Review /

Lone Haugaard Madsen Nagel Draxler / Berlin

Through the windows of Nagel Draxler gallery, Lone Haugaard Madsen’s exhibition “Raum#334-Kemp” looks like the spoils of an eccentric, archaeological dig. This first reaction doesn’t promise a novel experience, but Haugaard Madsen’s show is slow art for a very fast time.

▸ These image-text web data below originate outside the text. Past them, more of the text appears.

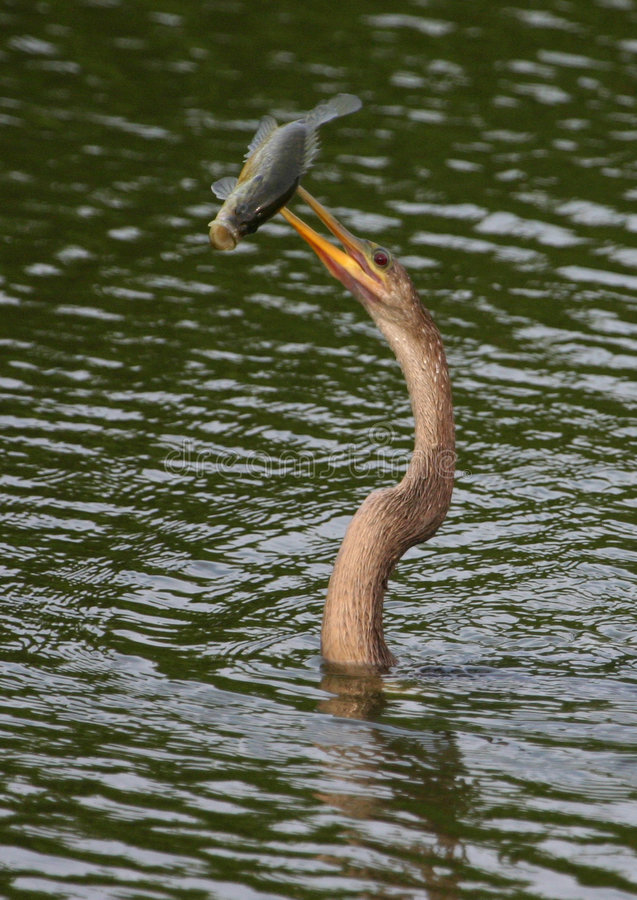 Anhinga with speared large-mouth bass. Anhinga (Anhinga anhinga) and fish, Everglades NP stock image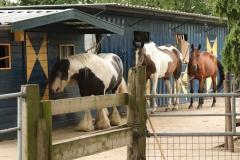 drie-paarden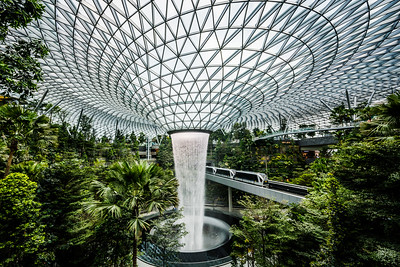 The Rain Vortex at Jewel Changi Airport.
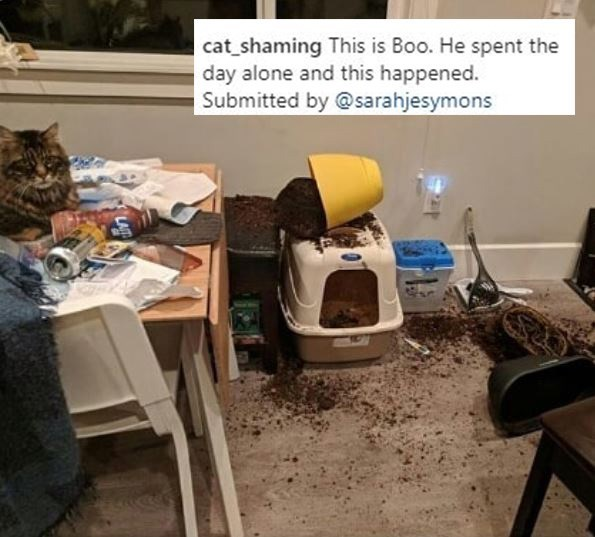 Chair - cat_shaming This is Boo. He spent the day alone and this happened. Submitted by @sarahjesymons LAT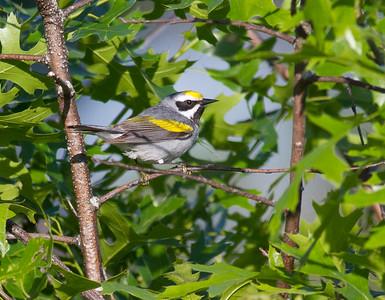 Golden-winged Warbler Crex Meadows Grantsburg WI IMG_0173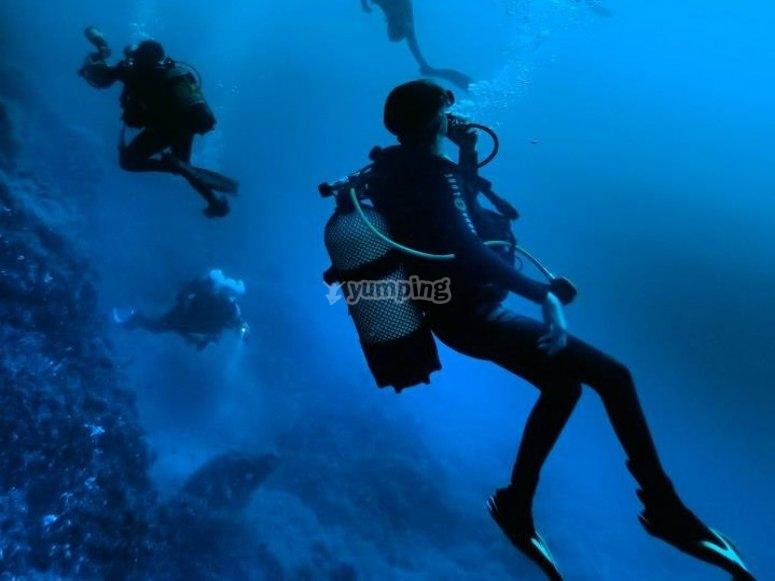 在完全潜水中潜水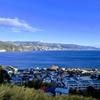 【観光】静岡県熱海市網代(2.16-17):静かな港町へ。霧と雨、朝日と散歩、樹と梅の2日間。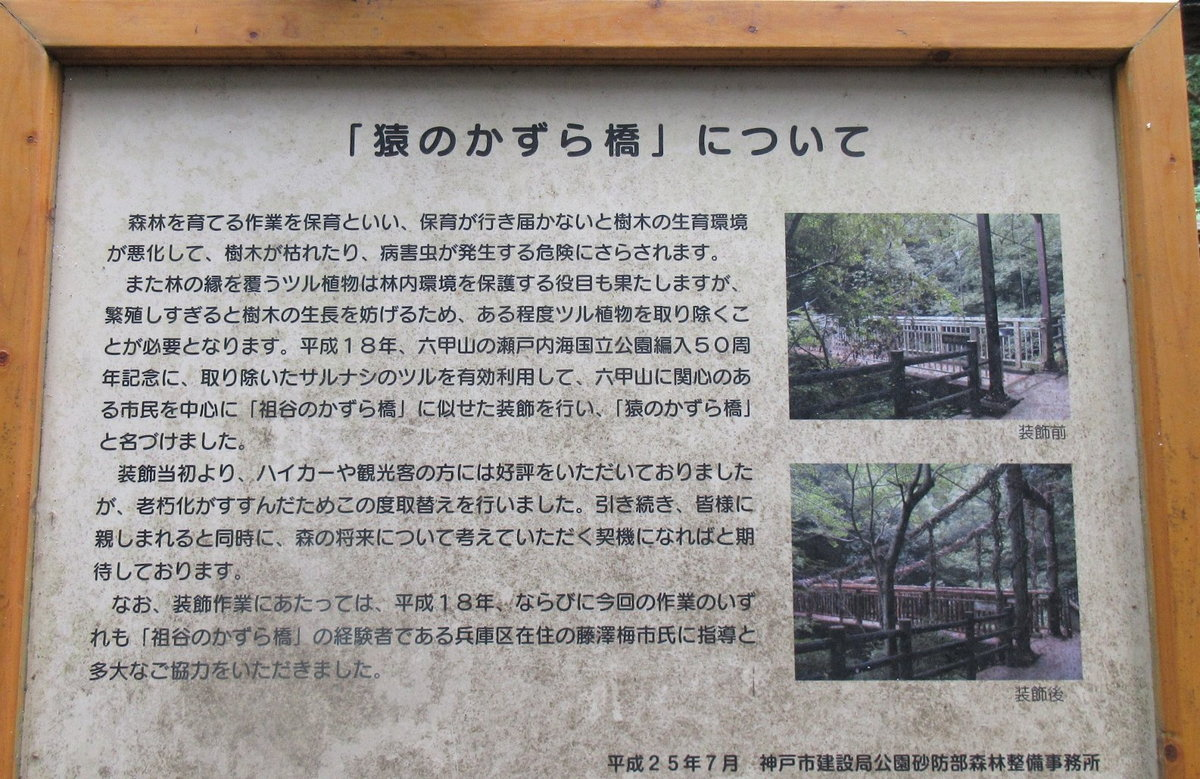 1608六甲-30-IMG_0305かずら橋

Given lingering attention, it appears as a constellatory poem in which the act of preservation is always also an act of alteration. The installation is arranged around two black wooden platforms placed on the floor. Next to them is a large canvas bundle, wrapped around one of many long metal tubes. These relics, and the many others that populate her loose installation, came from a Viennese theater decoration workshop: the black platforms were once a stage, the bundled canvas apparently a painted backdrop. A rope is loosely tied through all of the oddments, tracing invisible kinships. With the undisturbed objects counterpointed by subtly augmented ones, the exhibition’s resonance grows more complex. A loose fragment of netting, for example, appears on close inspection to be cast from aluminum, while a fiberglass casting mold, slathered in layers of flowing wax, mimics an aberrant oyster shell. In these moments, material realism cross-fades with illusion. But the most curious effect comes when these found objects are symbolically linked to the breathing human body of their makers, through the inclusion of several amoebic blown-glass shapes. In these objects, color is embalmed by crystal transparency.

It seems as though Haugaard Madsen hears voices emanating from deserted materials. These whispers speak to our strange reverence for objects, and how that reverence depends on the theatrical rituals of contemporary art — from rhetoric, to the careful stage setting that takes place in galleries, to sophisticated acts of manipulation. Sometimes, these nuanced meanings are threatened by an overplayed melancholy. But this problem is confined to three large, brooding paintings, in which forgotten images are suppressed by dense applications of earthy oil paint. Otherwise, “Raum#334-Kemp” unfolds with slow nuance — encrypted, but hardly esoteric.